» TASK BRIEF
Pull out every line of the data below that contains the string "item", and list those lines in their original order.

- - - - - - -

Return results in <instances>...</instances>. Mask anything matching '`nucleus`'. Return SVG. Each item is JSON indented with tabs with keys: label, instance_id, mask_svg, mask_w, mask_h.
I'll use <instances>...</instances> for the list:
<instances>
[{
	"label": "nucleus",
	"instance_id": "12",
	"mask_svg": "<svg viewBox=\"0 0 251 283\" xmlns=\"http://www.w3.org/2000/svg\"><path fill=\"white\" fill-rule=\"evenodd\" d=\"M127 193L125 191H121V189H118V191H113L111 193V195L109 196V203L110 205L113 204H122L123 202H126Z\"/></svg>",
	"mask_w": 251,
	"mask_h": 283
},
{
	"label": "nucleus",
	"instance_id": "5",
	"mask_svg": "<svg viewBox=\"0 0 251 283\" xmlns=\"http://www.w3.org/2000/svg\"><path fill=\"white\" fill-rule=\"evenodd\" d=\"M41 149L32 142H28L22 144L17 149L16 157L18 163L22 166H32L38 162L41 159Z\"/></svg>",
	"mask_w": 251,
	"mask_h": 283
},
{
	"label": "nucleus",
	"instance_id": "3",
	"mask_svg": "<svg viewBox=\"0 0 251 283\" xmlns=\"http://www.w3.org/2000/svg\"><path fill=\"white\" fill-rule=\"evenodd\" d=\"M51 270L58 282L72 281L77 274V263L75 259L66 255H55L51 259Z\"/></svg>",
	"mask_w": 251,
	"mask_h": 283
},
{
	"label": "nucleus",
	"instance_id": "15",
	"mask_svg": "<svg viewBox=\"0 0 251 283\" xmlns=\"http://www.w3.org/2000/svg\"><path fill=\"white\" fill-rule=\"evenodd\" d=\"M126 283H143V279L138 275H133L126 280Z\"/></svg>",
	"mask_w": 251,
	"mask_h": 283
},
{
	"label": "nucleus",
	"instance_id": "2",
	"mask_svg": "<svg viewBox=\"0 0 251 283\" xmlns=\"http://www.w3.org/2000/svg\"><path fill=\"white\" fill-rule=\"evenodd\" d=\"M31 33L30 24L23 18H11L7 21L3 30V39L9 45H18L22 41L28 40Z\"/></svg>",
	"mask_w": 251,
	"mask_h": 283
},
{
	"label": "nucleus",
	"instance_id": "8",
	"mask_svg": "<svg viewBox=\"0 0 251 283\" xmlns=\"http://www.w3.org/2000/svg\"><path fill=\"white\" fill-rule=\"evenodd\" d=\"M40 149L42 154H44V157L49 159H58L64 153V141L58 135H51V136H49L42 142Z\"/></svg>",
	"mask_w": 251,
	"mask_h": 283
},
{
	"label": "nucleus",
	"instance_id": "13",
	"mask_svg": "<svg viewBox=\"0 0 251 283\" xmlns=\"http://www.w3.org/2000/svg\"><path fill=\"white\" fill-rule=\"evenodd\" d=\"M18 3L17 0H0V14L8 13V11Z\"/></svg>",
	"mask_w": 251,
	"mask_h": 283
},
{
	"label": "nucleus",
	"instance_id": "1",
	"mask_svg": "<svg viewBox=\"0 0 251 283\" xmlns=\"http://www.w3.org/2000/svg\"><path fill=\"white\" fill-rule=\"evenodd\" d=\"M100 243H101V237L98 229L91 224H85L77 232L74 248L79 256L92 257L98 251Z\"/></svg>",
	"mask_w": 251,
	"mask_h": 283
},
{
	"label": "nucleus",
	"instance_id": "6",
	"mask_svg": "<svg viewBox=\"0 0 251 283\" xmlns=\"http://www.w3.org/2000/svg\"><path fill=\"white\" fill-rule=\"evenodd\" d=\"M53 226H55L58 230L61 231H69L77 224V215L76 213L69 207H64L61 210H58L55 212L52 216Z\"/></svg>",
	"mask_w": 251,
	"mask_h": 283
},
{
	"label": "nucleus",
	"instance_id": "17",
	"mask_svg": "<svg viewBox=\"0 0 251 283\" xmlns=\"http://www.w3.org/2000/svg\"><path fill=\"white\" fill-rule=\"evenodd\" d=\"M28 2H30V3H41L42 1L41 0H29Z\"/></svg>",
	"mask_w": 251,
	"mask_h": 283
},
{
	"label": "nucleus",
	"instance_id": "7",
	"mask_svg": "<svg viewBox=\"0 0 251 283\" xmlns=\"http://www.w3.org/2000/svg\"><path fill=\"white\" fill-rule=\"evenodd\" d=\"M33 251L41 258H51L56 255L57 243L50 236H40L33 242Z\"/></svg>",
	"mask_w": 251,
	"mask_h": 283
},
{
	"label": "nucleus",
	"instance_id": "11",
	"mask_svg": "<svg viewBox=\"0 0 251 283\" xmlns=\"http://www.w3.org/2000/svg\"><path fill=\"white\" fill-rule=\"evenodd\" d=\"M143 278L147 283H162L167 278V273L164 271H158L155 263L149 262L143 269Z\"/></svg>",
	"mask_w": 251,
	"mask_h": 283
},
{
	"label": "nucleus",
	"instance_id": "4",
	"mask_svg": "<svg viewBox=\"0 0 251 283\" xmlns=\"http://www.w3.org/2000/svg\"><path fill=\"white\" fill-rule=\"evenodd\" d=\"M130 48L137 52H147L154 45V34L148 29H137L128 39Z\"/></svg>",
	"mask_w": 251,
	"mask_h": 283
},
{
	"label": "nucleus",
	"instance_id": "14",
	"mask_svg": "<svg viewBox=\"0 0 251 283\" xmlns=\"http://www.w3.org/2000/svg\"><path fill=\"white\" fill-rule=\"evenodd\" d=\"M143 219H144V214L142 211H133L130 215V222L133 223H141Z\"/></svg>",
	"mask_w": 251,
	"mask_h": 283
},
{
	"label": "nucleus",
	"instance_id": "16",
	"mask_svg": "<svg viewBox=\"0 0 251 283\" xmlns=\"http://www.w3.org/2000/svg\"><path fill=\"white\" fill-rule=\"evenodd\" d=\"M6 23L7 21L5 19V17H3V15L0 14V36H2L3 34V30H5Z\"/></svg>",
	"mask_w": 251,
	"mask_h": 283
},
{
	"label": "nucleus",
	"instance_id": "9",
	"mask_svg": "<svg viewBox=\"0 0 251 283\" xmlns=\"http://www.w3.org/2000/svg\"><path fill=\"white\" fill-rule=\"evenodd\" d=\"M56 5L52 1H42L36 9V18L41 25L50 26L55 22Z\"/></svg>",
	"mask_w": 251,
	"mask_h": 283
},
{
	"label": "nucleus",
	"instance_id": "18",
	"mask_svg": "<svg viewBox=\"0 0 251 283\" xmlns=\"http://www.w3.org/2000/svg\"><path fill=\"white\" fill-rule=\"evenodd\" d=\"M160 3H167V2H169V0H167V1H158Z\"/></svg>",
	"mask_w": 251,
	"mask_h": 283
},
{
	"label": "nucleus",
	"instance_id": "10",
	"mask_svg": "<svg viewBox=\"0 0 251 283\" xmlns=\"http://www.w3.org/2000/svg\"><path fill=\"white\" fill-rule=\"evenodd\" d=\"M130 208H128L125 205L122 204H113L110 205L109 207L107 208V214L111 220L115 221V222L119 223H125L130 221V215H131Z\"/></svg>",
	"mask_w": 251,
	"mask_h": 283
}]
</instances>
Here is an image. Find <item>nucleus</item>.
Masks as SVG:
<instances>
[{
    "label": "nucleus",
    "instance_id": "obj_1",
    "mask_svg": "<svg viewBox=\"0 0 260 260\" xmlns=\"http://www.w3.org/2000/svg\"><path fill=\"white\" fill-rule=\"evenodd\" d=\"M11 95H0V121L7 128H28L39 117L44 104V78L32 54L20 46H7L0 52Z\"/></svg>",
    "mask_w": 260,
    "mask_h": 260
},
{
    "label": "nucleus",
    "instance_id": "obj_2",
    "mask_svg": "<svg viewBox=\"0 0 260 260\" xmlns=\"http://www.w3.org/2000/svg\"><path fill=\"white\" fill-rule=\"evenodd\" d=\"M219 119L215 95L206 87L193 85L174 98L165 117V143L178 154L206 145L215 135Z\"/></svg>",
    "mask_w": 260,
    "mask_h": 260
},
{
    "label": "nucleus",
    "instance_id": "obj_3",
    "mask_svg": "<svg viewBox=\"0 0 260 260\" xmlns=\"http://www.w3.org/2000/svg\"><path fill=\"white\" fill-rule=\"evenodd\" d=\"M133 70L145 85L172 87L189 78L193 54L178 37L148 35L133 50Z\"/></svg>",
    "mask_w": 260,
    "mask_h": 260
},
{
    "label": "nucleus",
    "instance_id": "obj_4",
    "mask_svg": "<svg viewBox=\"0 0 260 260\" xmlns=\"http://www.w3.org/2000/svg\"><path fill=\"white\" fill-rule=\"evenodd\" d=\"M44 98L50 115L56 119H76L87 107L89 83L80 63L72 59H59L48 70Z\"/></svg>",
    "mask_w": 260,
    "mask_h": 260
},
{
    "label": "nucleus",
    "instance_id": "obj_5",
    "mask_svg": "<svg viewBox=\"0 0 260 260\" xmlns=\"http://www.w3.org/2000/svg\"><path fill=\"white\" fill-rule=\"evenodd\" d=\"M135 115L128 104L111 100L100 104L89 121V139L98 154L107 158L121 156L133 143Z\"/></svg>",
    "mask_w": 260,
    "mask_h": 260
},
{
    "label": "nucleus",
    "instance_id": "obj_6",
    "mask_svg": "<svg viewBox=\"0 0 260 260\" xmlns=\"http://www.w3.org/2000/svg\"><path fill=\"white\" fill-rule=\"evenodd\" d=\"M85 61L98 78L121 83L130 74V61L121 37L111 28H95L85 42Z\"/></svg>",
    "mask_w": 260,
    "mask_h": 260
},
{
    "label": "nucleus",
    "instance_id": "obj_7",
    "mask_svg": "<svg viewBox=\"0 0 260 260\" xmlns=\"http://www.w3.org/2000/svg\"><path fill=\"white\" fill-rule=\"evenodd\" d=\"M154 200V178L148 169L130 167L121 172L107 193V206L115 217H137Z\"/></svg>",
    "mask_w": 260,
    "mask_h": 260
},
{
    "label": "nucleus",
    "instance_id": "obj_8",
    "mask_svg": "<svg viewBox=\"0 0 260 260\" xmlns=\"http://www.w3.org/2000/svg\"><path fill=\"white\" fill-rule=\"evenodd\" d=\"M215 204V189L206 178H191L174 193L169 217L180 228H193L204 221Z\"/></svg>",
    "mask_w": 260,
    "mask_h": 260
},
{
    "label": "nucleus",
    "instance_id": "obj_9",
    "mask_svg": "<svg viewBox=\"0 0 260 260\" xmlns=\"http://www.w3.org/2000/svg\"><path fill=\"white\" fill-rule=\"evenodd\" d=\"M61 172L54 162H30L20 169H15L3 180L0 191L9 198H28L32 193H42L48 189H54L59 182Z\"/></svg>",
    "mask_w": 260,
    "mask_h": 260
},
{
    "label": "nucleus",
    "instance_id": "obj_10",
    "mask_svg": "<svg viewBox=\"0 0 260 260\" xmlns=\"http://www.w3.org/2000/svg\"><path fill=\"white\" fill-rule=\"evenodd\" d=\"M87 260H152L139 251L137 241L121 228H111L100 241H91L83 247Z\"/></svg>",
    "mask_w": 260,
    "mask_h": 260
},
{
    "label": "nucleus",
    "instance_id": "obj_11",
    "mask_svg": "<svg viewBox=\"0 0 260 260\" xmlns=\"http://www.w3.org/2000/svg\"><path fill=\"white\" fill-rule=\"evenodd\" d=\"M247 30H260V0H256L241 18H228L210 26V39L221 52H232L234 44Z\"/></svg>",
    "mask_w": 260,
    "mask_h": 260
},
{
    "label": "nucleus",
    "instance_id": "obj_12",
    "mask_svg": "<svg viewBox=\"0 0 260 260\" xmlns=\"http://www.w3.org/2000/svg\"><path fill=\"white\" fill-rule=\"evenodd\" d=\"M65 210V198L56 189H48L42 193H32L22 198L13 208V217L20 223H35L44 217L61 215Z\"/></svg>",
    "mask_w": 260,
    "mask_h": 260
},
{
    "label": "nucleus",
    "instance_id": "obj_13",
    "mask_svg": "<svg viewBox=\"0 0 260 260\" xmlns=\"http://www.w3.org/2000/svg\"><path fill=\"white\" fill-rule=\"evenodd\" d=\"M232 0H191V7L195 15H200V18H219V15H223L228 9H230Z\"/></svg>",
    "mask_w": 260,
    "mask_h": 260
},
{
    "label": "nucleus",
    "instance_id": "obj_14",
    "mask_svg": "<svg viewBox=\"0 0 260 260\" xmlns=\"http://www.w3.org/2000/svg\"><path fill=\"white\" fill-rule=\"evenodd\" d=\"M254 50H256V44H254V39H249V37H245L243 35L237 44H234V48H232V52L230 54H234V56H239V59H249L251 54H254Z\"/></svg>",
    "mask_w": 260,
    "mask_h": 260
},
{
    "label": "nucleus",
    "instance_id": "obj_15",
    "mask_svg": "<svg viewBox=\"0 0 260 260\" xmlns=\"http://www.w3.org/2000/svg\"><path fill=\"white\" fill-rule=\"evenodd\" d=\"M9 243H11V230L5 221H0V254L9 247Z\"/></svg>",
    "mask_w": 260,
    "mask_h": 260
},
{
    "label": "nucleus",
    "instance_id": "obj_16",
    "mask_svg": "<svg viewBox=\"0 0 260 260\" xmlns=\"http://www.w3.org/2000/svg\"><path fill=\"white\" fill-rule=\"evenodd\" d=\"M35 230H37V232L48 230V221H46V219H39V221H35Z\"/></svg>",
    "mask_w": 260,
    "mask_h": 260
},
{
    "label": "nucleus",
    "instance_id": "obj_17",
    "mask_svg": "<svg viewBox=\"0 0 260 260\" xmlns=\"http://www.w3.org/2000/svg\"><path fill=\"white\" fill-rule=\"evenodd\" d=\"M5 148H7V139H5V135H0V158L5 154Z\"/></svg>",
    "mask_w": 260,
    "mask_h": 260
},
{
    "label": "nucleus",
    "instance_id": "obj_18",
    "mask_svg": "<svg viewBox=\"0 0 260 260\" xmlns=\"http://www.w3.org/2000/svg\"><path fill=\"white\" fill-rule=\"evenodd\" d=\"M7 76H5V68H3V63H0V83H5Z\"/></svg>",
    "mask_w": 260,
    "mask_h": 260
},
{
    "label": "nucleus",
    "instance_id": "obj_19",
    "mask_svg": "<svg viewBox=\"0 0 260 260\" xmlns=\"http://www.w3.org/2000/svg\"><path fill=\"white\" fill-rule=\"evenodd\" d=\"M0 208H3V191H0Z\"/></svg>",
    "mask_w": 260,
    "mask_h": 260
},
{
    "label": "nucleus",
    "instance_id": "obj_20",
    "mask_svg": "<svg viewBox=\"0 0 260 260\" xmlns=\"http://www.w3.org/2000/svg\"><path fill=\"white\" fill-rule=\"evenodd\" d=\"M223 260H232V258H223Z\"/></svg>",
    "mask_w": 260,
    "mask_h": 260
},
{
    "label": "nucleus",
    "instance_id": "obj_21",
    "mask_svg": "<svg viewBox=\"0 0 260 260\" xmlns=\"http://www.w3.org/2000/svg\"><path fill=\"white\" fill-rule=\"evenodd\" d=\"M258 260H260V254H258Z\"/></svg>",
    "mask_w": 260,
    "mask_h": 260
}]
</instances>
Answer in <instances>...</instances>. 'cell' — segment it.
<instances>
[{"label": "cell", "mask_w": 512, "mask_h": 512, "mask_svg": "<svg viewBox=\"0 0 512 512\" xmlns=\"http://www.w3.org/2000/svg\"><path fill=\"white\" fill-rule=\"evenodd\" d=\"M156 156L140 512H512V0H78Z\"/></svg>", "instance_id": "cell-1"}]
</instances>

- - - - - - -

» RESPONSE TO THE TASK
Return results in <instances>...</instances>. Mask anything matching '`nucleus`'. Return SVG. Each item is JSON indented with tabs with keys: label, instance_id, mask_svg, mask_w, mask_h.
Here is an image. Find <item>nucleus</item>.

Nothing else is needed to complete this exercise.